Europe’s Power Purchase Agreement (PPA) market slowed down this year. The number of deals signed has dropped by 60% compared to the same period last year, while contracted capacity is down 40% relative to 2024.
This slowdown is very paradoxical. Europe has no path to energy security and competitiveness unless it electrifies its economy – shielding itself from energy shocks and leveraging large scale deployment of wind and solar energy.
But the market is facing headwinds.
Grids – Europe is not building out its grid and storage infrastructure fast enough. Grid permitting is among the main bottlenecks for the expansion of renewables today. Hundreds of GWs of renewables projects await grid connection.
Permitting – Renewables permitting also remains too slow. 26 EU Member States are in breach of EU legislation for not applying the EU permitting rules set out in the Renewable Energy Directive.
Electrification – Europe is not electrifying fast enough. Direct electrification is the cheapest and most efficient way to decarbonise. It’s central to our competitiveness and energy security. But Europe is falling behind: electrification rates are stagnating in Europe.
Negative prices – Growing hours of negative prices are making PPA negotiations harder, highlighting the urgent need for storage solutions that will deliver in the short-term.
PPAs drive decarbonisation and competitiveness
The Clean Industrial Deal rightly names PPAs as a key solution. Without them, we risk losing industrial competitiveness – and missing our climate targets. PPAs are not just a compliance tool, they are a cornerstone of Europe’s industrial decarbonisation.
PPAs give companies price certainty. They help new wind and solar projects get financed and cut buyers’ exposure to volatile energy markets.
The EU is doubling down on PPAs
Earlier this year the European Commission published its revised State Aid framework to support the Clean Industrial Deal (CISAF). National Governments can now offer temporary relief on electricity prices for electro-intensive industries conditional on investing in renewables, storage or direct electrification, for example via PPAs.
Additionally, the European Investment Bank (EIB) is launching a €500m pilot programme to support corporate PPAs aimed at mid-sized companies.

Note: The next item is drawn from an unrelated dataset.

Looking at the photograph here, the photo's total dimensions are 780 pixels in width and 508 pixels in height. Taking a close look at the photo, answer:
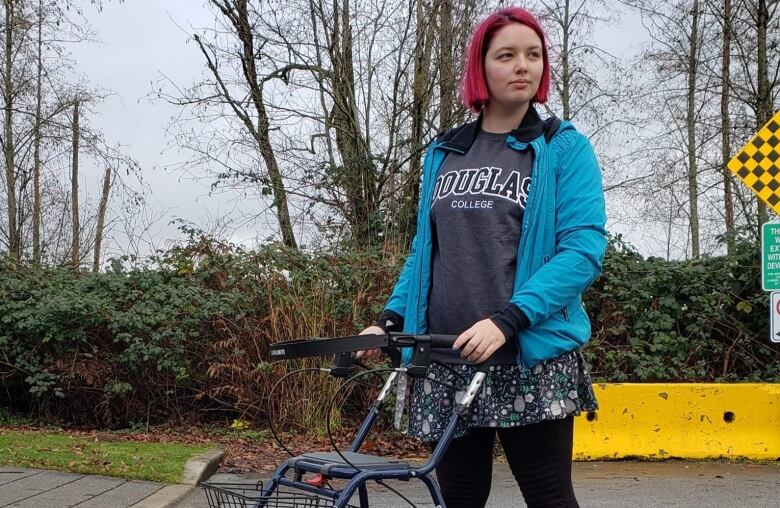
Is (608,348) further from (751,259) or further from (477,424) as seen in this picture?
(477,424)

The European Commission has also initiated the idea of tripartite contracts for offshore wind and hybrid solar & battery projects. They allow governments to come in as a third party to share risks and reduce costs on both sides – for the producers of renewable electricity and the corporate offtakers.
Europe’s businesses want clean power. Europe wants energy independence and competitiveness. Let’s make it happen.